Deep calls to deep.
Greatness attracts greatness.
Matlock has unlocked Idris’s joy-vault. That’s a good thing, because no lesser being than our favorite weirdo could summon Idris’s spark.
He may look like a flamin’ hot Dorito, but Idris pales in the face of his foes. That’s a shame, because Idris’s only foes are the trembly voices in his head, telling him the world is not a safe place. That goes double for Suite B (which is admittedly not a sane place, but it is no less safe for being happily unhinged).
To make matters worse, Idris’ green eyes are blind to his power. Idris is exquisitely adorable, possessed of superhero sweetness; he’s a heart-hero of Hulk proportions, with a soul stronger than Thor’s hammer; he shares his name with one of the coolest human beings ever to walk this earth. But no one gave him the memo that he’s a glorious being.

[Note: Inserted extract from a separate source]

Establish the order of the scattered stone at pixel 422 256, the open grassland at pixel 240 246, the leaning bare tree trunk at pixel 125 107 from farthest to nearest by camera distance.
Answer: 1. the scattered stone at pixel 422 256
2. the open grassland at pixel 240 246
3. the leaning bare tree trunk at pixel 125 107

No, that’s not quite accurate. All of the humanbeans in three counties have given him that memo, repeatedly. We mush him and we smoosh him, we head-bonk him and we belly-rub him, we cuddle him and we sing at him and we take too many pictures of him, all in the name of singing back an old, true song he has forgotten.
Idris does not feel his glory.
At least, he didn’t.
Sometimes it takes an excruciatingly honest friend to make you see yourself. You know what I mean: this is the brave bonehead who will tell you when your breath smells like brussels sprouts, or your jokes are making his eyebrow twitch, or your thesis needs revision. This is also the friend who will tell you — albeit sparingly — that your earrings are fierce, or your essay is exquisite, or your kindness is your greatest strength…and you will believe him, because he is nothing if he is not true.
Matlock is that friend.
Matlock is not one for honey-drenching the truth. If he doesn’t dig you, he will let you know, with color and claws and chaos. This has earned him the distinction of being one of our orange-collared cats, too truth-telling not to warn people from a distance that the truth can cut.
But Matlock is also a true friend, one who loves for life and beyond walls. Case in point: he has been visibly pining for his best bro ever since the cheese slipped off Tabby’s Place’s cracker. Matlock’s soul brother Cheddar was adopted back in May 2018, and Matlock’s merriment has never returned to its peak-cheese levels.
At least, it hadn’t.
Enter one anxious, extraordinary orange individual: Idris Rosenberg.
Matlock is painfully choosy when it comes to chumming around, but when he met Idris, he saw the obvious: this was a guy full of glory. In a flash, a new best friendship was born, and flashes of orange frolicked through Suite B all day long. As he ran and romped and relished Matlock’s attention, Idris awoke to the most obvious thing in the world: he is a glorious being.
We don’t think it will take an adopter very long to see the truth about Idris. But for now, we’re just thrilled that he sees and feels and runs free in his own worth. May we all be unlocked by such a friend.